> Text passage
┄┄┄┄┄┄┄┄┄┄┄┄┄┄┄┄┄┄┄┄

Detection of peaks in data

Marcos Duarte
Laboratory of Biomechanics and Motor Control](http://demotu.org/
Federal University of ABC, Brazil

One way to detect peaks (local maxima) or valleys (local minima) in data is to use the property that a peak (or valley) must be greater (or smaller) than its immediate neighbors. The function detect_peaks.py from Python module detecta detects peaks (or valleys) based on this feature and other characteristics. The function signature is:

ind = detect_peaks(x, mph=None, mpd=1, threshold=0, edge='rising', kpsh=False, valley=False, show=False, ax=None, title=True)

The parameters mph, mpd, and threshold follow the convention of the Matlab function findpeaks.m.
Let's see how to use detect_peaks.py; first let's import the necessary Python libraries and configure the environment:

Installation

pip install detecta

Or

conda install -c duartexyz detecta
In [1]:
import numpy as np
import matplotlib.pyplot as plt
%matplotlib inline

from detecta import detect_peaks

Running the function examples:

In [3]:
    >>> x = np.random.randn(100)
    >>> x[60:81] = np.nan
    >>> # detect all peaks and plot data
    >>> ind = detect_peaks(x, show=True)
    >>> print(ind)

    >>> x = np.sin(2*np.pi*5*np.linspace(0, 1, 200)) + np.random.randn(200)/5
    >>> # set minimum peak height = 0 and minimum peak distance = 20
    >>> detect_peaks(x, mph=0, mpd=20, show=True)

    >>> x = [0, 1, 0, 2, 0, 3, 0, 2, 0, 1, 0]
    >>> # set minimum peak distance = 2
    >>> detect_peaks(x, mpd=2, show=True)

    >>> x = np.sin(2*np.pi*5*np.linspace(0, 1, 200)) + np.random.randn(200)/5
    >>> # detection of valleys instead of peaks
    >>> detect_peaks(x, mph=-1.2, mpd=20, valley=True, show=True)

┄┄┄┄┄┄┄┄┄┄┄┄┄┄┄┄┄┄┄┄

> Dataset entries
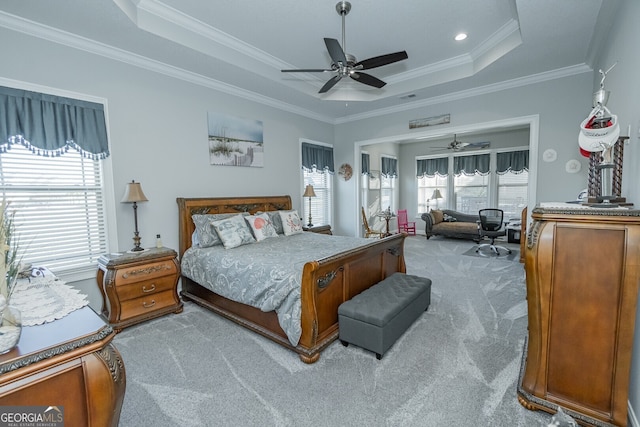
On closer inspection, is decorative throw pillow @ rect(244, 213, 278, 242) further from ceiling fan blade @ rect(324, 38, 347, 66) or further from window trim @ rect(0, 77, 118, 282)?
ceiling fan blade @ rect(324, 38, 347, 66)

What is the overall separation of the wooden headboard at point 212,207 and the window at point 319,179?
1.01m

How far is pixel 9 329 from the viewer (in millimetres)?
1009

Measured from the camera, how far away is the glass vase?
0.96m

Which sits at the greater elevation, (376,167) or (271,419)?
(376,167)

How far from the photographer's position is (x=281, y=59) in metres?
3.88

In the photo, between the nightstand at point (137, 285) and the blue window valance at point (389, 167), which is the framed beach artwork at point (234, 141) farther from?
the blue window valance at point (389, 167)

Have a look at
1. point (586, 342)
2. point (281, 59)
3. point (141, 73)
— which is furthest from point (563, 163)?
point (141, 73)

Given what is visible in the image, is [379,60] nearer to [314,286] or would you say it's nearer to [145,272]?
[314,286]

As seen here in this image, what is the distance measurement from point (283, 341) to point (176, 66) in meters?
3.45

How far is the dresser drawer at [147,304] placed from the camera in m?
2.89

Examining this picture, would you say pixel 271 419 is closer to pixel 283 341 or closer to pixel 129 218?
pixel 283 341

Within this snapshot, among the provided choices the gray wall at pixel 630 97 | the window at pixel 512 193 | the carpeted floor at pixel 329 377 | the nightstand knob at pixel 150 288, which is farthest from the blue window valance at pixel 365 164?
the nightstand knob at pixel 150 288

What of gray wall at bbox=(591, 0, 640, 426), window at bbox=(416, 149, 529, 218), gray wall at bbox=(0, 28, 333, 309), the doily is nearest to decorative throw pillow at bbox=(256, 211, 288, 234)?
gray wall at bbox=(0, 28, 333, 309)

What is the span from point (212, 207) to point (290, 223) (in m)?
1.13
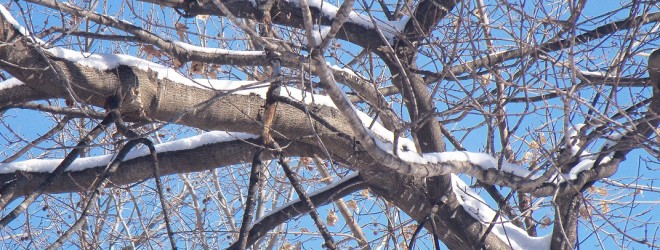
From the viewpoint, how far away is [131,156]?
4688mm

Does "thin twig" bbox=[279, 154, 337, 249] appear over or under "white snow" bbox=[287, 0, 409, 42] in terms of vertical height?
under

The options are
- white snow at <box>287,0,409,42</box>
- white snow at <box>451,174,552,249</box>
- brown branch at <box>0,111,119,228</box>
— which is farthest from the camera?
white snow at <box>451,174,552,249</box>

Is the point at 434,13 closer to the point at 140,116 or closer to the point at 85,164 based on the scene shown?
the point at 140,116

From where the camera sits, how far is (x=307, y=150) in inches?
180

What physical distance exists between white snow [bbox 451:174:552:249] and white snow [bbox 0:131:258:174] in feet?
4.55

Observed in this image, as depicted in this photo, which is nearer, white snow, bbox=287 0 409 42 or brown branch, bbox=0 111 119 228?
brown branch, bbox=0 111 119 228

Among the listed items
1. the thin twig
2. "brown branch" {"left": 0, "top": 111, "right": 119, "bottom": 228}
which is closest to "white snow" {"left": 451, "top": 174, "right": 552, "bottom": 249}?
the thin twig

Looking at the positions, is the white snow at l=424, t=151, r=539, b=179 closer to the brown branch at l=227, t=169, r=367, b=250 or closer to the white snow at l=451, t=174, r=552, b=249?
the white snow at l=451, t=174, r=552, b=249

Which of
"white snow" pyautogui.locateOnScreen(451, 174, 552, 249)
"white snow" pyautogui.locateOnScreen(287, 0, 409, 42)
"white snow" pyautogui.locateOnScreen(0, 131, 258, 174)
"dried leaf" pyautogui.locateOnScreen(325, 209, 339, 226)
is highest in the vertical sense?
"dried leaf" pyautogui.locateOnScreen(325, 209, 339, 226)

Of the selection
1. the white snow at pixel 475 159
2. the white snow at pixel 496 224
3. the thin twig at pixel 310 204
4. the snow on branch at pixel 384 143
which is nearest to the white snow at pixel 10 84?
the snow on branch at pixel 384 143

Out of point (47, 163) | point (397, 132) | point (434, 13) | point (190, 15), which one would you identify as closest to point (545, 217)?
point (434, 13)

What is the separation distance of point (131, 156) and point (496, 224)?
2.37 metres

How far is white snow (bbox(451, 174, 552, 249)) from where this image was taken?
183 inches

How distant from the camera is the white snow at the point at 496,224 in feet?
15.2
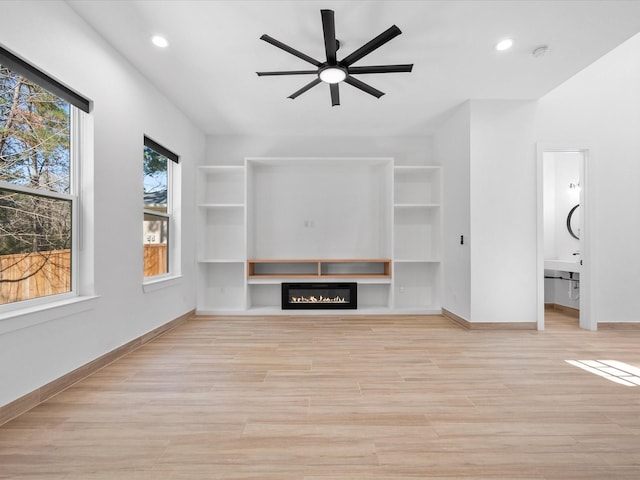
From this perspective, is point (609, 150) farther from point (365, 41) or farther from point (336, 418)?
point (336, 418)

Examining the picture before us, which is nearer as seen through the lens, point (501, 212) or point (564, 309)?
point (501, 212)

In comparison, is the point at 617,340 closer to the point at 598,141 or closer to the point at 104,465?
the point at 598,141

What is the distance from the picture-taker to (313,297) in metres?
5.04

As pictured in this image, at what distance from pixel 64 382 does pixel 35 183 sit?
137cm

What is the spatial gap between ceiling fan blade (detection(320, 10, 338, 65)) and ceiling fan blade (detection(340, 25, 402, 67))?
14cm

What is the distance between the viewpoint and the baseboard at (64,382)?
6.40ft

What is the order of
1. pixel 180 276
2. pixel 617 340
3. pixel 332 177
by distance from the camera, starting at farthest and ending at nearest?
pixel 332 177
pixel 180 276
pixel 617 340

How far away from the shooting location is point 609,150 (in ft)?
13.4

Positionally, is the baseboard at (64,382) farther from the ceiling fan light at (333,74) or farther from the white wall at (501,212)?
the white wall at (501,212)

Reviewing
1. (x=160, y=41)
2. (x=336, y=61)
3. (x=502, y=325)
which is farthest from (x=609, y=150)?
(x=160, y=41)

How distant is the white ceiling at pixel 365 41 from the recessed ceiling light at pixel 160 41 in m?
0.05

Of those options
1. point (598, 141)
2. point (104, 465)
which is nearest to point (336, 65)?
point (104, 465)

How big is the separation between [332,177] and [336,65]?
8.53 ft

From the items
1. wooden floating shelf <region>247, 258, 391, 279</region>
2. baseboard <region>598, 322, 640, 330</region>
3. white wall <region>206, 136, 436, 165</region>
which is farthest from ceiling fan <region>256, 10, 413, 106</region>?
baseboard <region>598, 322, 640, 330</region>
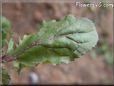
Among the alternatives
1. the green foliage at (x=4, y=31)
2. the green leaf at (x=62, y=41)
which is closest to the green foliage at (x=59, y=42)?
the green leaf at (x=62, y=41)

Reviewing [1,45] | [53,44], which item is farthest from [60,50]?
[1,45]

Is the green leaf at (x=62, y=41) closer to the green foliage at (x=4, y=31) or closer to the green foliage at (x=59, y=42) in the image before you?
the green foliage at (x=59, y=42)

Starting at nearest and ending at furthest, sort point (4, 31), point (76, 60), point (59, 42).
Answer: point (59, 42)
point (4, 31)
point (76, 60)

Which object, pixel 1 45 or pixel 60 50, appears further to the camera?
pixel 1 45

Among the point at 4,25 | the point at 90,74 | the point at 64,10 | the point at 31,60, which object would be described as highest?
the point at 64,10

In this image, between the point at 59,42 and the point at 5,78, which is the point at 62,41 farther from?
the point at 5,78

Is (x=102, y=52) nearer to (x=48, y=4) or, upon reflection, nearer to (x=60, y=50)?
(x=48, y=4)

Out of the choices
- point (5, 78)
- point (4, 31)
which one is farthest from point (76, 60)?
point (5, 78)
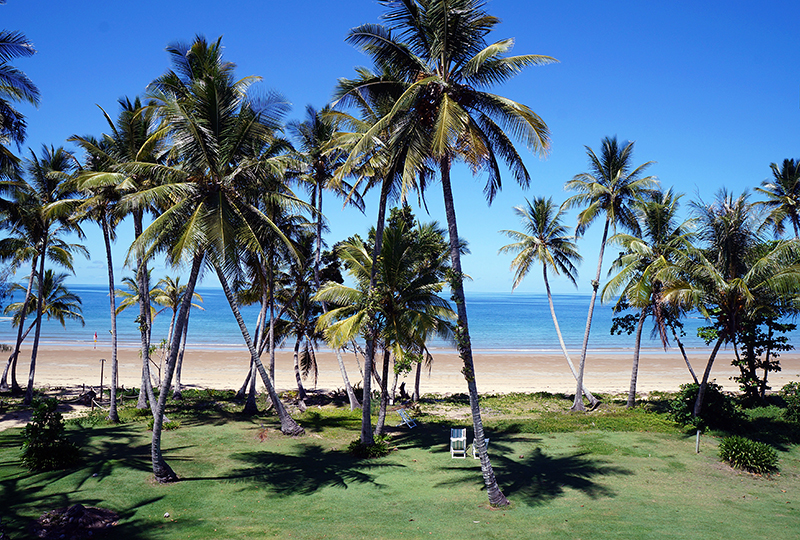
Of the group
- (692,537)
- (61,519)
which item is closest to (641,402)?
(692,537)

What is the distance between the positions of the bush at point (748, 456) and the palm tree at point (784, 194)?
15.8 metres

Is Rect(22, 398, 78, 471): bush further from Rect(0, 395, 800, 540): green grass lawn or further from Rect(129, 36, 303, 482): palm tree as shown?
Rect(129, 36, 303, 482): palm tree

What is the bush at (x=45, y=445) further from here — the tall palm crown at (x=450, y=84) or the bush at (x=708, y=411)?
the bush at (x=708, y=411)

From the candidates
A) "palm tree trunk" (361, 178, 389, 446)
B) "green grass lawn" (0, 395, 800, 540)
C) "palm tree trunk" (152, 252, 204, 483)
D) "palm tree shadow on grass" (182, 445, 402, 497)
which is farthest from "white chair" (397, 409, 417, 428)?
"palm tree trunk" (152, 252, 204, 483)

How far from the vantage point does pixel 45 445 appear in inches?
436

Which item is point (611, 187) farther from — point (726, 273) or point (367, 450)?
point (367, 450)

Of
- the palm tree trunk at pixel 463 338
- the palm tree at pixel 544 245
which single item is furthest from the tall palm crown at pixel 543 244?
the palm tree trunk at pixel 463 338

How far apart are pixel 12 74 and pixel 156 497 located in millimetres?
11555

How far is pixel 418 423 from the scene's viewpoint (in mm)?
17844

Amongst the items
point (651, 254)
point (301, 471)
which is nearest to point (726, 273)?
point (651, 254)

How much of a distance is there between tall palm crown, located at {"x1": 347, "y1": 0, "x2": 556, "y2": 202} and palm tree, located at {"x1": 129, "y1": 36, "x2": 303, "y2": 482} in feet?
11.5

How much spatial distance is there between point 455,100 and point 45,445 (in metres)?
12.4

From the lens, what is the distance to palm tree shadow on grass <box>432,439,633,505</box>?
10.4 metres

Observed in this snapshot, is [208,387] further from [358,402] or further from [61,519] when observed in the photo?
[61,519]
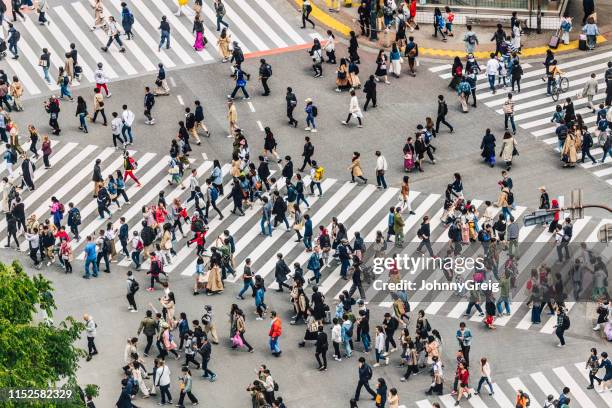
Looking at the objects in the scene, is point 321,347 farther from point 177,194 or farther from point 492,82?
point 492,82

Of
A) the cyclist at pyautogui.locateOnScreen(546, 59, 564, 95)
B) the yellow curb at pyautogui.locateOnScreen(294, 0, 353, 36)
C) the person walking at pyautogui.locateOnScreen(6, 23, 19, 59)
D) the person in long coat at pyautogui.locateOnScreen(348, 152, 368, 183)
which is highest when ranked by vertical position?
the person walking at pyautogui.locateOnScreen(6, 23, 19, 59)

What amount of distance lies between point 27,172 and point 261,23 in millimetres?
16658

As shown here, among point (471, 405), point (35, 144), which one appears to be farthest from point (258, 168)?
point (471, 405)

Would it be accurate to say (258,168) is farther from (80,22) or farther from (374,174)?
(80,22)

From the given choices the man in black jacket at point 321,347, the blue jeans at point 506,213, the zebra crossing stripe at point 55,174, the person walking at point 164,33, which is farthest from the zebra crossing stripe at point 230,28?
the man in black jacket at point 321,347

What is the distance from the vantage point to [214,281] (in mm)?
65562

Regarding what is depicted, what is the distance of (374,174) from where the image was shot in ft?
237

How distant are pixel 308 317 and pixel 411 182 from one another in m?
10.2

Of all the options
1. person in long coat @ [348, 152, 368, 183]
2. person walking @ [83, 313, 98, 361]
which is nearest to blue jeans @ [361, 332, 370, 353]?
person walking @ [83, 313, 98, 361]

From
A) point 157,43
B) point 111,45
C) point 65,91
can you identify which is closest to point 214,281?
point 65,91

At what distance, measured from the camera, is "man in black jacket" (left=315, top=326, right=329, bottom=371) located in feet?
202

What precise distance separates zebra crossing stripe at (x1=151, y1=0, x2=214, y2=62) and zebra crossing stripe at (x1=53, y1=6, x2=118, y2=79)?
3.32m

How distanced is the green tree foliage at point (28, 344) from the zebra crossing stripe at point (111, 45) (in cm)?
2791

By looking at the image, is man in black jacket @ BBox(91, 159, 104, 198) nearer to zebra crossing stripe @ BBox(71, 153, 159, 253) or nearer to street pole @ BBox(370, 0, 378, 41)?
zebra crossing stripe @ BBox(71, 153, 159, 253)
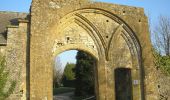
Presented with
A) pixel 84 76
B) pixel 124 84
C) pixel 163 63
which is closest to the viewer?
pixel 124 84

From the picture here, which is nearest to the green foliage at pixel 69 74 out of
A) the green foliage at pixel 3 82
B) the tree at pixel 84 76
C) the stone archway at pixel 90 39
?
the tree at pixel 84 76

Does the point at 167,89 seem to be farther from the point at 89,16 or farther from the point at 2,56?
the point at 2,56

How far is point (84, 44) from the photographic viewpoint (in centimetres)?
1506

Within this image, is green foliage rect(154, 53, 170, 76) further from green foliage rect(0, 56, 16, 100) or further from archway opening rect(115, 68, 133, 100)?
green foliage rect(0, 56, 16, 100)

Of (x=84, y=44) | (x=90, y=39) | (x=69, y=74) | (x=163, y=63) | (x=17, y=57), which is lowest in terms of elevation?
(x=69, y=74)

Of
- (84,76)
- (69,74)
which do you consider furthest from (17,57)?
(69,74)

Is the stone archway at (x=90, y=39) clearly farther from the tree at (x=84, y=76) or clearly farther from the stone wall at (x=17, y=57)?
the tree at (x=84, y=76)

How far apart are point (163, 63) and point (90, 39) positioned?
5653 mm

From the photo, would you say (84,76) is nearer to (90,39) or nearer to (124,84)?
(124,84)

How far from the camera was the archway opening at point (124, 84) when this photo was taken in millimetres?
16406

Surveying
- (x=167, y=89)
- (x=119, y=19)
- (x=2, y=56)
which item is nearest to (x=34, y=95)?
(x=2, y=56)

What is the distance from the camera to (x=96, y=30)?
15445 millimetres

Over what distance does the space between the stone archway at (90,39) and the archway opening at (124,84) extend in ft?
1.43

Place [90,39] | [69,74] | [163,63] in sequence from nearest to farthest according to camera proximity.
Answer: [90,39] < [163,63] < [69,74]
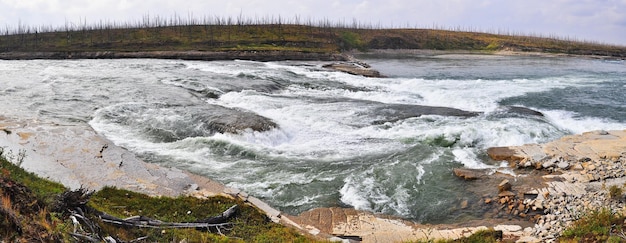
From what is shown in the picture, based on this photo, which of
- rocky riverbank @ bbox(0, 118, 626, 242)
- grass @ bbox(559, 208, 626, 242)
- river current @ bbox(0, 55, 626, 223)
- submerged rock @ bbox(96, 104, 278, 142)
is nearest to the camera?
grass @ bbox(559, 208, 626, 242)

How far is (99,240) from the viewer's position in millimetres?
6191

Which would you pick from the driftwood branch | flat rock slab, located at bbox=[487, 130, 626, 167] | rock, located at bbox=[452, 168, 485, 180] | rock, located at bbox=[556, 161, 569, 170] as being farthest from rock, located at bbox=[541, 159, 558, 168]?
the driftwood branch

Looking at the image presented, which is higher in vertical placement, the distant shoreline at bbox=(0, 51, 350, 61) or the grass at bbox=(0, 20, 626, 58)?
the grass at bbox=(0, 20, 626, 58)

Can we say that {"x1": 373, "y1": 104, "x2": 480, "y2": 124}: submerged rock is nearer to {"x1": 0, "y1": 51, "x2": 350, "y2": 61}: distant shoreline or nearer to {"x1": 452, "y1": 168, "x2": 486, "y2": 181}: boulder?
{"x1": 452, "y1": 168, "x2": 486, "y2": 181}: boulder

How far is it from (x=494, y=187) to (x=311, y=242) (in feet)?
22.3

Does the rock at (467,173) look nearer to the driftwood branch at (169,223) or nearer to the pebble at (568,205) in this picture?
the pebble at (568,205)

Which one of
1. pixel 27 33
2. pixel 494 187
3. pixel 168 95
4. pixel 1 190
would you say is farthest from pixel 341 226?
pixel 27 33

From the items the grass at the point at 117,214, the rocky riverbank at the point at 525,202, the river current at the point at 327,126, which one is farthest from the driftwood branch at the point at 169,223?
the river current at the point at 327,126

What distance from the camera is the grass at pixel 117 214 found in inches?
211

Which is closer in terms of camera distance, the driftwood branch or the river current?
the driftwood branch

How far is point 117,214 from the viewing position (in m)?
8.87

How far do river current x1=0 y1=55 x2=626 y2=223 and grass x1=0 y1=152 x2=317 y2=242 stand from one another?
2.30 m

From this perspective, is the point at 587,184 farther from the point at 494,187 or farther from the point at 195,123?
the point at 195,123

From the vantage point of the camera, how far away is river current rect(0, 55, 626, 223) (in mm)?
13133
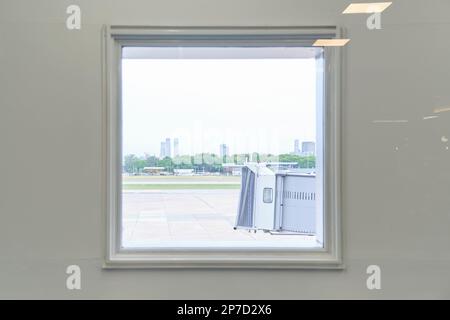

┄┄┄┄┄┄┄┄┄┄┄┄┄┄┄┄┄┄┄┄

> Exercise instructions
1) Decide whether each statement agrees with the text on detecting peaks in data, answering yes or no and quoting the words from the text that settle it: (a) detect_peaks.py belongs to the Python module detecta; (b) the parameters mph, mpd, and threshold follow the convention of an R function; (c) in the function signature, valley defaults to True.
2) Extend the text on detecting peaks in data past its final example.
The records aren't needed for anything here.

> Per-task answers
1)
(a) Yes: "The function detect_peaks.py from Python module detecta detects peaks (or valleys)"
(b) No: "The parameters mph, mpd, and threshold follow the convention of the Matlab function findpeaks.m."
(c) No: "valley=False"

2)
    >>> x = [0, 1, 1, 0, 1, 1, 0]
    >>> # detect both edges
    >>> detect_peaks(x, edge='both', show=True)

    >>> x = [-2, 1, -2, 2, 1, 1, 3, 0]
    >>> # set threshold = 2
    >>> detect_peaks(x, threshold = 2, show=True)
     
    >>> x = [-2, 1, -2, 2, 1, 1, 3, 0]
    >>> fig, axs = plt.subplots(ncols=2, nrows=1, figsize=(10, 4))
    >>> detect_peaks(x, show=True, ax=axs[0], threshold=0.5, title=False)
    >>> detect_peaks(x, show=True, ax=axs[1], threshold=1.5, title=False)
[ 6  9 11 13 17 19 21 23 26 30 33 35 37 40 42 45 47 51 54 57 83 86 89 91
 94 96]
Out[3]:
array([1, 6])

Function performance

The function detect_peaks.py is relatively fast but the parameter minimum peak distance (mpd) slows down the function if the data has several peaks (>1000). Try to decrease the number of peaks by tuning the other parameters or smooth the data before calling this function with several peaks in the data.
Here is a simple test of its performance:

In [4]:
x = np.random.randn(10000)
ind = detect_peaks(x)
print('Data with %d points and %d peaks\n' %(x.size, ind.size))
print('Performance (without the minimum peak distance parameter):')
print('detect_peaks(x)')
%timeit detect_peaks(x)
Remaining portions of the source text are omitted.